The main difficulty is that each matrix \Lambda_l for l=2, ..., L appears in both layer l and layer l-1. For this reason I cannot just use Chain, at least as far as I know.

What is the best way of coding this in Flux?

I have tried the code below. It works until the last line which gives the error

ERROR: Only reference types can be differentiated with Params.

I have searched for this error and no solutions I found address exactly this problem. I understand that the problem is related to having a vector of arrays in the struct defining the model. But is there a better way of representing such a structure with a flexible number of layers? Or is there a way of getting Flux to differentiate with respect to the arrays As and ds?

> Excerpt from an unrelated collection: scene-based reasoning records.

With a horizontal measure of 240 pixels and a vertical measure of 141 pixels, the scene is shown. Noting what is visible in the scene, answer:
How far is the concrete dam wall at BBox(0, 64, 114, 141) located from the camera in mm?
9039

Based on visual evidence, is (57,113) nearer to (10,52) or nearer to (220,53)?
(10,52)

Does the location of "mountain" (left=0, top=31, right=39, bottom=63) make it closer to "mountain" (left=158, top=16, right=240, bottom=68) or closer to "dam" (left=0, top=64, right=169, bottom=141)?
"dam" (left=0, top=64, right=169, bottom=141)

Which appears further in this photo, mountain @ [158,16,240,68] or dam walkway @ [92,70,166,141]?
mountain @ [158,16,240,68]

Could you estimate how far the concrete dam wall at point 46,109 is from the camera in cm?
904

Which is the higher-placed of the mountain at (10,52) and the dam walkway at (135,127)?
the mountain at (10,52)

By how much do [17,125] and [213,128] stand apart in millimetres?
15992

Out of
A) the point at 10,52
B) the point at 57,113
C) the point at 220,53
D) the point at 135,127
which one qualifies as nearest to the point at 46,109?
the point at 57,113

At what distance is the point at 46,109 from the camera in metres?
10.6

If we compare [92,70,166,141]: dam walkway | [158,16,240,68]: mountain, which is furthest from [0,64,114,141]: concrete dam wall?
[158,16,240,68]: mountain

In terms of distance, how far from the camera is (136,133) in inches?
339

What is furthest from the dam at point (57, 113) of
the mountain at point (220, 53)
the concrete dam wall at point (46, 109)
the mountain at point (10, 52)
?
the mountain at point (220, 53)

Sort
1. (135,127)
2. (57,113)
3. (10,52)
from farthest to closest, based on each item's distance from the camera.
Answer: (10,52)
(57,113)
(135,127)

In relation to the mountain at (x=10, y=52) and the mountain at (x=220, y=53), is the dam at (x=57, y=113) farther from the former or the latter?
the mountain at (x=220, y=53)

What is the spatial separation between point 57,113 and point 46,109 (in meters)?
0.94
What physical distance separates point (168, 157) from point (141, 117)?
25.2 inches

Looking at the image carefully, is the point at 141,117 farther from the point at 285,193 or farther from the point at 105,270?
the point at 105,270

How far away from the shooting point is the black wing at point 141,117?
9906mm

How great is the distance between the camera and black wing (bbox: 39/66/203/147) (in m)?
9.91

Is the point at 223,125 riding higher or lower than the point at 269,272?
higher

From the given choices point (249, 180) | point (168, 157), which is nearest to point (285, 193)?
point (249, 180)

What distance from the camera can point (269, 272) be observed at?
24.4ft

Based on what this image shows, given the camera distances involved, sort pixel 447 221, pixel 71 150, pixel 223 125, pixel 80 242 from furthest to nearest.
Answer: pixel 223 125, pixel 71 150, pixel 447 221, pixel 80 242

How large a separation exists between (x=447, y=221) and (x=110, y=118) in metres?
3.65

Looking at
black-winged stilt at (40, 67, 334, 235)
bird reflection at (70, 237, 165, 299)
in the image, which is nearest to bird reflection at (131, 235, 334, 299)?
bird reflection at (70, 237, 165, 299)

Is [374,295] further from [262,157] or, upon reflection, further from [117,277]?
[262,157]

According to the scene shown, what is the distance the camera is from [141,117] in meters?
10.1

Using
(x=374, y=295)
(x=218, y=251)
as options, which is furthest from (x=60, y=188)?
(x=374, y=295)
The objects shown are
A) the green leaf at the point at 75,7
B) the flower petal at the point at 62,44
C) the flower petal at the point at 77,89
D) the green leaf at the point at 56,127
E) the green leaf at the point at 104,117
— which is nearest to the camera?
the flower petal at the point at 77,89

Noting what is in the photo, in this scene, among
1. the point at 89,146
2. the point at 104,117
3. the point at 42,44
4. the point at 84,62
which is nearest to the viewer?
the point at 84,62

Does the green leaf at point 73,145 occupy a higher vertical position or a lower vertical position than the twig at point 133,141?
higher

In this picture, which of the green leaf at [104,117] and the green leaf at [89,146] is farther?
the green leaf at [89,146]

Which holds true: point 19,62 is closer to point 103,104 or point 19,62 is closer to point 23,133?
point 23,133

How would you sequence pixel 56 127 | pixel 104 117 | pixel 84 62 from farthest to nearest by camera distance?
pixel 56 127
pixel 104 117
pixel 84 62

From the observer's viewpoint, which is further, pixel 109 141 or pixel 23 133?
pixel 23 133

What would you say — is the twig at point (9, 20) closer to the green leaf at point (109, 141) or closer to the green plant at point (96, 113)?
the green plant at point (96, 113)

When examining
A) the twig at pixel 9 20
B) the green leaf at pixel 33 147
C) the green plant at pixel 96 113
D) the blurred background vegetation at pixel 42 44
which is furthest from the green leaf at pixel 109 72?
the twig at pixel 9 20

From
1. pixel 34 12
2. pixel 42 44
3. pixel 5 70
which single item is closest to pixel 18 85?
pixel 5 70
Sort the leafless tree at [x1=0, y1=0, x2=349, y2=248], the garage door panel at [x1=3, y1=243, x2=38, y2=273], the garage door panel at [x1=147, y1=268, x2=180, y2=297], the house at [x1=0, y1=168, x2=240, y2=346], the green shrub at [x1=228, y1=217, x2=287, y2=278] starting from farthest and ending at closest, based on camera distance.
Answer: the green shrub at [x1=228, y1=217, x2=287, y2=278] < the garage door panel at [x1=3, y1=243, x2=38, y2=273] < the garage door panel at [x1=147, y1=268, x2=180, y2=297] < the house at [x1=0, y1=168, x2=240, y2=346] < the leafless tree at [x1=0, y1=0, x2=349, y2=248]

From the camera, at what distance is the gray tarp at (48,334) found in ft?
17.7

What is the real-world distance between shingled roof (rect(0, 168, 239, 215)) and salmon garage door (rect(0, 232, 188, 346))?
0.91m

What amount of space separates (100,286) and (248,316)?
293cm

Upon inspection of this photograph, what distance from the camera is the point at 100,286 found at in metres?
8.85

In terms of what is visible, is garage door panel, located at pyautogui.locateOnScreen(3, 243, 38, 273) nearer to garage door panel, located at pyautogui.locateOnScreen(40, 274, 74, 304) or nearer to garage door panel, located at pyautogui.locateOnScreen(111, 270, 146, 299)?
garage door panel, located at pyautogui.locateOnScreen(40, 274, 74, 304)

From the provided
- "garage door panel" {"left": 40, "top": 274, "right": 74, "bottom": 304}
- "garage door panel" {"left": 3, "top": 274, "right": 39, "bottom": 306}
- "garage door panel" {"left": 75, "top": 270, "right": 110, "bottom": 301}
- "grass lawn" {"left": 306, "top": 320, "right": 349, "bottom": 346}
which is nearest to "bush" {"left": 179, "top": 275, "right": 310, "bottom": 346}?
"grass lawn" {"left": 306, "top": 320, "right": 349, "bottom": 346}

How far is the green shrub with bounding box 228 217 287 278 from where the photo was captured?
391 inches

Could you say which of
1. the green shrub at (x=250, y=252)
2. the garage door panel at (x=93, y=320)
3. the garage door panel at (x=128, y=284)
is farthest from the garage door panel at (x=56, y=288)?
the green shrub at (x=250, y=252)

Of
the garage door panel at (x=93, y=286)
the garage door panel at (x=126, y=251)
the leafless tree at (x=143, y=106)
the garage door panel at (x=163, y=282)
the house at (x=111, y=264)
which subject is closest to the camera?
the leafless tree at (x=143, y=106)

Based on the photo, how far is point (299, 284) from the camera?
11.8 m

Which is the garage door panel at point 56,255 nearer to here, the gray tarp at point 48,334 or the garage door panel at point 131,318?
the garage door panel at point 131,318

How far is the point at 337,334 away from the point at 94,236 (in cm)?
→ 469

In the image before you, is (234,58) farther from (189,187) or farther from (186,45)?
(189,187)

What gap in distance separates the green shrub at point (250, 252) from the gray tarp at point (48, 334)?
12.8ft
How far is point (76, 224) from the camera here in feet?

Grateful for any assistance!


using Flux

mutable struct Multi
    As::Vector{Array{Float64}}
    ds::Vector{Array{Float64}}
end

function (m::Multi)(x)
    L = length(m.As)
    for l = 1:(L-1)
        Λ = diagm(exp.(m.ds[l]))
        V = diagm(exp.(-m.ds[l+1]))
        A = m.As[l]
        x = σ.( V * A * Λ * x )
    end
    Λ = diagm(exp.(m.ds[L]))
    A = m.As[L]
    return A * Λ *x
end
Flux.@functor Multi

m = Multi([randn(nh,ni), randn(no,nh)],[randn(ni), randn(nh)])

x = 0
y = 1

m(1)  # check that the model evaluates

function loss(x,y)
    ŷ = m(x)
    sum((y .- ŷ)^2)
end


grads = gradient(() -> loss(x, y), params(m))
grads[1]

Chain uses a tuple, can you do the same?

struct Multi{T1<:Tuple,T2<:Tuple}
    As::T1
    ds::T2
end

m = Multi((randn(nh,ni), randn(no,nh)), (randn(ni), randn(nh)))

AFAICT Multi doesn’t need to be mutable either.

Thanks for the suggestion, but unfortunately this gives the same error: Only reference types can be differentiated with Params .

Edit: actually it does seem to work, I was doing something silly before. Thanks for the help!